Leveraging monolingual Hindi-English parallel corpus for translating Hinglish

Hinglish, a hybrid language combining elements of Hindi and English, is considered one of the most commonly spoken code-switched languages. Code-switching, also known as code-mixing, involves the simultaneous usage of grammatical units derived from two or more languages within a single speech utterance. This linguistic phenomenon occurs when speakers incorporate grammatical structures from multiple languages into their discourse. However, the presence of code-switching poses a challenge for Natural Language Processing (NLP) algorithms, which are typically not tailored for handling code-switched data. Consequently, the performance of these algorithms may be compromised when applied to code-switched data. To enhance their effectiveness, additional processing steps such as language identification, normalization, and back-transliteration may be required.

In this study, we propose a neural machine translation (NMT) model capable of direct translation of Hinglish text, eliminating the need for any pre-processing steps. To accomplish this, we exploit monolingual Hindi-English parallel data and employ a transliteration model to convert the Hindi texts from our Hindi-English training data into a Hinglish-English translation dataset. Subsequently, we train a transformer-based translation model on the synthesized Hinglish data.


Challenges

  • Romanized Hindi:

    In Hinglish form, Hindi commonly adopts the Roman script as opposed to its native Devanagari script. The majority of Hindi-English parallel corpora exist solely in the original scripts, with a noticeable paucity of Hinglish-English parallel corpora accessible for training purposes. An approach to address this limitation involves the generation of a Hinglish-English parallel corpus through the romanization of Hindi text within the parallel corpora. Thus, necessitating the development of a transliteration model to convert Hindi words into their romanized form.

  • Spelling Variations:

    The Roman script used for Hindi does not have a standardized spelling, resulting in multiple variations based on user preferences. For instance, the word “मैं” can be written as “main”, “mein”, “mien”, “men”, “me”, and so on. To account for these variations during inference, the model must be exposed to them during training. Therefore, in addition to transliterating Hindi data into the Roman script, it is necessary to generate multiple variations for each word. However, this approach also gives rise to the problem of vocabulary explosion, as the size of the vocabulary will increase by approximately three to five times.

  • Code Mixing:

    One of the most daunting challenges is accurately translating code-mixed texts. This task becomes even more difficult when working with monolingual Hindi-English data, as the amount of code-mixed patterns is likely to be minimal. Consequently, teaching a model to correctly translate these texts becomes a significant challenge. To address this issue, it is necessary to incorporate code-mixed Hinglish data into the training process. However, due to the large amount of training data required by translation models (typically in the order of millions), creating this data manually is not a practical solution. To circumvent this limitation, one possible approach is to generate code-mixed data synthetically by combining words and phrases from parallel texts, leveraging various linguistic insights.


Creating Hinglish Data

Previous research has indicated a scarcity in the development of Hinglish-English parallel data or its extraction from the WEB. However, a substantial amount of Hindi-English parallel data is accessible through resources such as CCMatrix, CCAligned, and WikiMatrix. To address this issue, we leverage these existing Hindi-English parallel corpora to create a Hinglish-English dataset by utilizing a transliteration model.

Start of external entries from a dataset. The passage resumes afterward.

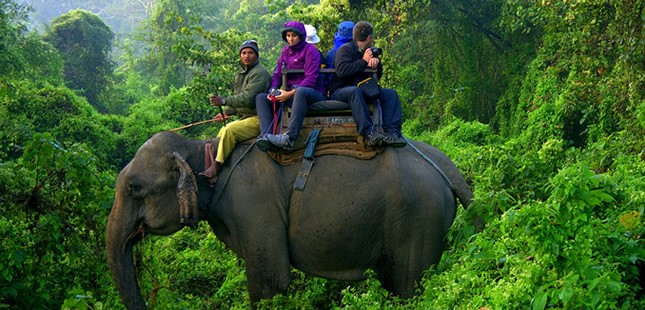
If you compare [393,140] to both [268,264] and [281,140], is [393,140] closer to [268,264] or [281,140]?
[281,140]

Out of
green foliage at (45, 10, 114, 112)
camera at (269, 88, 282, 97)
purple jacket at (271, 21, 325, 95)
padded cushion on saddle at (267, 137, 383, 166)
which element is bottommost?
green foliage at (45, 10, 114, 112)

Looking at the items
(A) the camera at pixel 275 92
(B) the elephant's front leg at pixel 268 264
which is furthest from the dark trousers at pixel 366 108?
(B) the elephant's front leg at pixel 268 264

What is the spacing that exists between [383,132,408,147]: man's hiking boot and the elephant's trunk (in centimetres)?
190

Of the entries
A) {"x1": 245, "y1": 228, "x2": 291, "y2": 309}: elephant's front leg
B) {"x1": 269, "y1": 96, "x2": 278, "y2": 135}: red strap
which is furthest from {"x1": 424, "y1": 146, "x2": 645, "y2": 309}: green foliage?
{"x1": 269, "y1": 96, "x2": 278, "y2": 135}: red strap

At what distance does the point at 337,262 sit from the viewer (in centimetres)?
590

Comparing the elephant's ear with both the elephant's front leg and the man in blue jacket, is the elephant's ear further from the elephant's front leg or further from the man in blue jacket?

Transliteration Model: We utilized a transformer-based sequence-to-sequence transliteration model that was trained on a dataset of 87,520 Hindi-English transliteration pairs provided by Bhat et al. The training data and model architecture for the transliteration task closely follow those of a translation model, with the only distinction being the use of word pairs instead of sentence pairs for training the model, and the training pairs being sequences of characters rather than sequences of words or byte-pair tokens. To train our transliteration model, we employed a predefined architecture called “transformer_iwslt_de_en” from the fairseq library.

In our study, we utilize the transliteration model to convert the Hindi segment of our Hindi-English parallel corpora into romanized form. To accommodate the various possible spelling variations that exist in Hinglish, we employ beam decoding to derive the top 5 transliterations for each Hindi word. From this pool of transliterations, one is randomly selected to construct the Hinglish sentence. Specifically, for every Hindi sentence, we generate three Hinglish sentences. The first sentence solely incorporates the best transliteration for each word, while the second and third sentences randomly choose one transliteration from the top 5 possibilities for each word, thereby producing two additional Hinglish variations of the original Hindi sentence. An illustrative example is provided in the following table.

Hindi
दिल्ली से मुंबई का टिकट बुक करने में मेरी सहायता करें
Hinglish
dilli se mumbai ka ticket book karne main meri sahaita madad karen
delhi se mumbay ka ticat buk karne men meri sahaayata karein
deli se mumbi ka tecket bok karney mein meri sahaitaa kare


In the current phase of the study, code-mixed phrases or patterns have not been incorporated into the training data. The objective is to investigate the model’s capability in dealing with code-mixing without the explicit inclusion of any code-mixed training data. The model solely relies on the information obtained from English borrowings within Hindi texts. Our hypothesis revolves around the notion that the model is expected to exhibit satisfactory performance when handling straightforward romanized Hindi texts, while demonstrating suboptimal performance when confronted with intricate code-mixed structures.


Model

Once the training data is obtained, a transformer-based machine translation model is trained. Prior to training, subword-nmt is utilized to learn and implement byte-pair encoding on the training data. A vocabulary size of 30,000 is set for the encoding process, ensuring a joint vocabulary is acquired for both Hinglish and English languages. This joint vocabulary aids the model in comprehending the use of English terms and expressions within a Hindi context. Similar to the transliteration model, the translation model is trained using the pre-existing “transformer_iwslt_de_en” provided by fairseq.


Translation Examples

Romanized Hindi

The following table presents a collection of previously unseen romanized Hindi examples along with their translations generated by the trained model. As anticipated, the model performs effectively on straightforward romanized texts that do not involve code-mixed patterns. However, there is a substantial presence of borrowed words within these samples.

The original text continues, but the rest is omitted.